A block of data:
--- Begin ---
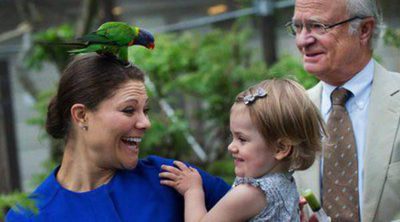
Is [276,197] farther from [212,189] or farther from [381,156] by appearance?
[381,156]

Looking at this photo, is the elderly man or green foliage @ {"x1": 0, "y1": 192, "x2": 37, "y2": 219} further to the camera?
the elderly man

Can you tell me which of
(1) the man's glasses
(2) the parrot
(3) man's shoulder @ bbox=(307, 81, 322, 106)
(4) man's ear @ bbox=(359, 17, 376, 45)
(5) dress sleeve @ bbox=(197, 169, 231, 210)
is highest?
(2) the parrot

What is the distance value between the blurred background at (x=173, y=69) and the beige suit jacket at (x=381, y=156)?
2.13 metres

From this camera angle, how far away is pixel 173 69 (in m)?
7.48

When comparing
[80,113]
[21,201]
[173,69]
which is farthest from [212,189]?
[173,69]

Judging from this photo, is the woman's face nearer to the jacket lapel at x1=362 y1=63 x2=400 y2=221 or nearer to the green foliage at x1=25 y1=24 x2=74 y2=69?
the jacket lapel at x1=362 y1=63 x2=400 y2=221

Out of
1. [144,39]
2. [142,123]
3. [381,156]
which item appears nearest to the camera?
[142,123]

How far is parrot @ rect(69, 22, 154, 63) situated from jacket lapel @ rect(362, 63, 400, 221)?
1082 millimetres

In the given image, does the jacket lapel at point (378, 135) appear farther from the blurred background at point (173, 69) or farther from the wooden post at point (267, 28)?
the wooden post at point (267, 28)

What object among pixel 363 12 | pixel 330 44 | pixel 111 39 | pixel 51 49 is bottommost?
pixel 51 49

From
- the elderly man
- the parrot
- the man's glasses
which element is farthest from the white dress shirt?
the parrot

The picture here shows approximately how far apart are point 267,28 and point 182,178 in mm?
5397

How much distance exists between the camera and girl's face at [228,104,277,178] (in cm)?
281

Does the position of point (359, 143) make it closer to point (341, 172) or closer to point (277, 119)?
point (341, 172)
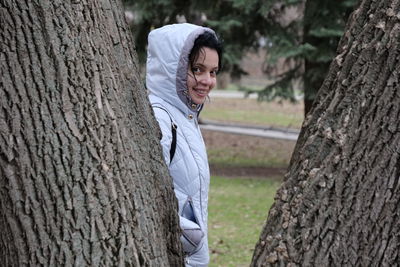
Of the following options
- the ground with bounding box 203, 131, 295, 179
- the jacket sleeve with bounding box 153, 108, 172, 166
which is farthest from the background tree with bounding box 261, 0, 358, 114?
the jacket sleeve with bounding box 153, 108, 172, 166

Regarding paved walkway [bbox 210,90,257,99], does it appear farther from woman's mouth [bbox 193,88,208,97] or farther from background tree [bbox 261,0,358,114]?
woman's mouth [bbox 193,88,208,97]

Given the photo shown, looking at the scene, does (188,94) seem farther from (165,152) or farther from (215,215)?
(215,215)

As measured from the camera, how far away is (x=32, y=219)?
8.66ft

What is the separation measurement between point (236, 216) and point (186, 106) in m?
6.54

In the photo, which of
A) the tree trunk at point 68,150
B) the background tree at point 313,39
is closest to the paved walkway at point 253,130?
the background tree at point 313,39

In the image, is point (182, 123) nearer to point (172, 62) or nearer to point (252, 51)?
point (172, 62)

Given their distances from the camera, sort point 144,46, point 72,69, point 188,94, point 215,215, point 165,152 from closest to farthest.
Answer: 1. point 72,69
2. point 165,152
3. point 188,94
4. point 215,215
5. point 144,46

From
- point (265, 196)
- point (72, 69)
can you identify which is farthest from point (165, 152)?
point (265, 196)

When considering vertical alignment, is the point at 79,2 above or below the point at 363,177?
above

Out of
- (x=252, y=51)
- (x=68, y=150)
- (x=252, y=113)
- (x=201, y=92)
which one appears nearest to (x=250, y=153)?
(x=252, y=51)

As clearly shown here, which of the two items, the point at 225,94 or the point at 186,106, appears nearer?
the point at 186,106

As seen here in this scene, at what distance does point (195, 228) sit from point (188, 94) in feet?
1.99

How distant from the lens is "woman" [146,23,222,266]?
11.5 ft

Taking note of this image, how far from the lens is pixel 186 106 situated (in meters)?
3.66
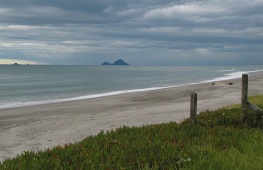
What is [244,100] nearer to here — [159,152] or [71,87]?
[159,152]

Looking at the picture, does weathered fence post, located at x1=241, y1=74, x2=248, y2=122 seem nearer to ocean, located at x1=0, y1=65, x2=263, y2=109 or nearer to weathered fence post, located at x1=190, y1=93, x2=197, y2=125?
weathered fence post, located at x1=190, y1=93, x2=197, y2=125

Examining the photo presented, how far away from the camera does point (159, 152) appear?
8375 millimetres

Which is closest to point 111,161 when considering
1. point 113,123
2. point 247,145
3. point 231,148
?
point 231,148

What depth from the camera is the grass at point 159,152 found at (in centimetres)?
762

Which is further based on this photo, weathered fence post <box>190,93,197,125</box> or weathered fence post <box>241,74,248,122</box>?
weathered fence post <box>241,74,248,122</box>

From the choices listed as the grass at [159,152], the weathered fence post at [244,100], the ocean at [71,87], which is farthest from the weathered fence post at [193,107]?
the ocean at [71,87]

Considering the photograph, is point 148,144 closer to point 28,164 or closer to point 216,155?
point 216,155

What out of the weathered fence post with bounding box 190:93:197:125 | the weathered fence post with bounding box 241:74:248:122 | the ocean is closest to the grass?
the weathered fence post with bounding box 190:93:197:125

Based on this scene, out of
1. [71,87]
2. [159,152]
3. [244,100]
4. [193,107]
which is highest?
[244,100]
--- End ---
» Task goal
Copy every line from the one containing "What out of" through the end of the entries, swapping "grass" for "lawn" and changing nothing else.

» Final result
What out of the weathered fence post with bounding box 190:93:197:125 | the weathered fence post with bounding box 241:74:248:122 | the ocean is closest to the lawn?
the weathered fence post with bounding box 190:93:197:125

Based on this scene, out of
1. [71,87]
2. [159,152]
3. [244,100]
4. [193,107]
which is highest?
[244,100]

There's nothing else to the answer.